━━━━━ PROVIDED PASSAGE ━━━━━

Other institutions are less likely to join the bidding, but remain happy to offer loans to the funds that do. These loans, in turn, are often in securitization format, or use the skills banks have honed in their real estate origination or commercial real estate capital markets departments.

Morgan Stanley, for example, offers financing to the large funds, but not buying for its own account — this typically requires lots of extra infrastructure, such as a loan-servicing platform. Morgan Stanley decided to spin out Morgan Stanley Mortgage Servicing, selling it this year to Mount Street.

Sometimes buyers or their financiers distribute the portfolio risk, but more often, they keep it. Only a few trades, such as Deutsche Bank’s Consumer Auto Receivables Finance Limited auto deal, ever come out in rated note format.

“There is a huge demand for senior financing risk in Ireland and few difficulties syndicating risk originated in the country,” said Niall O’Rourke, head of the deleveraging and lending group in Europe at Morgan Stanley in London.

O’Rourke declined to comment on the extent to which Morgan Stanley distributes the risk of its Ireland portfolio financings.

Private equity buyers may also prefer to keep their financing on balance sheet to ease the work-out process, even if investors would like to see some higher yielding Irish assets come out in bond form.

“The assets being sold are mostly the ones with a bit of hair. There’s potential for a public ABS takeout at some point but the bank facilities give them time to manage and stabilise the portfolio,” says Pat Connors, head of European ABS Finance at Deutsche Bank in London.

Less urgency

As Ireland stabilises (and once big discounts for performing assets are off the table) the pattern of sales is changing. “There’s still a lot of demand from private equity and hedge funds for Irish assets, but the question is how many deals will close,” says Boudewijn Dierick, head of flow ABS and covered bond structuring at BNP Paribas in London. “Lots of the banks now have access to funding, and no need to sell assets at a big discount. These funds have high return targets, and if the haircut on a portfolio goes for example from 20% to 10%, it’s much harder to achieve that even when leverage is also cheaper.”

But as domestic banks have slowed down their sales process, the foreign banks in the Irish market have stepped up. RBS, KBC, Lloyds and Danske are still pulling back from the market and selling assets.

“I don’t think there’s going to be a slowdown in the way these trades are getting closed. Domestic banks have sold a lot of what they want to do, but foreign banks withdrawing from the market have plenty left,” says O’Rourke. “For those banks, AQR and strategic imperatives are more important. Even though they have the funding, they still want to cut their Ireland exposure.”

━━━━━

> QUESTIONS TO ANSWER:
**A)** Answer these questions from the passage on Irish asset sales, one answer per line:
(i) Which business did Morgan Stanley sell this year, and to whom?
(ii) Which foreign banks are named as still pulling back from the Irish market?
(iii) What position does Pat Connors hold?
**B)** In the passage on Irish asset sales, rewrite the paragraph beginning "As Ireland stabilises" as a short bulleted list that keeps its main facts.
**C)** Copy the passage on Irish asset sales word for word, starting at "Morgan Stanley, for" and ending at "Stanley in London.".

━━━━━ DATA EXCERPTS ━━━━━

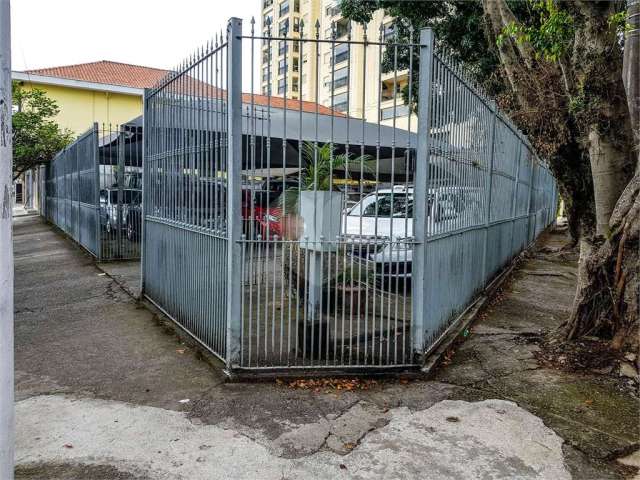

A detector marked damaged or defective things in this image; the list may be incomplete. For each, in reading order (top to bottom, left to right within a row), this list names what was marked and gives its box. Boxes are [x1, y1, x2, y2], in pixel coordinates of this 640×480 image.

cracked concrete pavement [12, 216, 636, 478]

━━━━━
━━━━━ DATA EXCERPTS ━━━━━

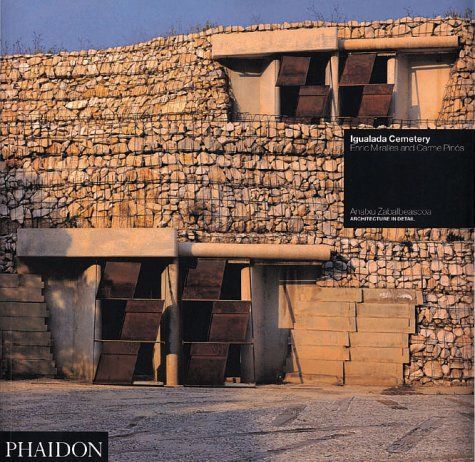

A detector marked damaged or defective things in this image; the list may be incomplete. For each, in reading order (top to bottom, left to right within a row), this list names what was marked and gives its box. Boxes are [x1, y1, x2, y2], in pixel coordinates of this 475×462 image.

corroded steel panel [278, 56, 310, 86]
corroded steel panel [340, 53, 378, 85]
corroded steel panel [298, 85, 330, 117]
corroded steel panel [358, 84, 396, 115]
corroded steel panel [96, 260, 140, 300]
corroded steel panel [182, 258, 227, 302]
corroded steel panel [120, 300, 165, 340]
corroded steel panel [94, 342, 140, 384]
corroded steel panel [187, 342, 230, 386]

━━━━━

> RESPONSES:
**A)**
(i) Morgan Stanley Mortgage Servicing, sold to Mount Street.
(ii) RBS, KBC, Lloyds and Danske.
(iii) Head of European ABS Finance at Deutsche Bank in London.

**B)**
- As Ireland stabilizes and big discounts on performing assets disappear, the pattern of sales is changing.
- Boudewijn Dierick, head of flow ABS and covered bond structuring at BNP Paribas in London, says private equity and hedge funds still want Irish assets, but it is unclear how many deals will close.
- Many banks now have funding and no need to sell assets at a big discount.
- The funds have high return targets. If a portfolio's haircut falls from 20% to 10%, those targets are much harder to reach, even with cheaper leverage.

**C)**
Morgan Stanley, for example, offers financing to the large funds, but not buying for its own account — this typically requires lots of extra infrastructure, such as a loan-servicing platform. Morgan Stanley decided to spin out Morgan Stanley Mortgage Servicing, selling it this year to Mount Street.

Sometimes buyers or their financiers distribute the portfolio risk, but more often, they keep it. Only a few trades, such as Deutsche Bank’s Consumer Auto Receivables Finance Limited auto deal, ever come out in rated note format.

“There is a huge demand for senior financing risk in Ireland and few difficulties syndicating risk originated in the country,” said Niall O’Rourke, head of the deleveraging and lending group in Europe at Morgan Stanley in London.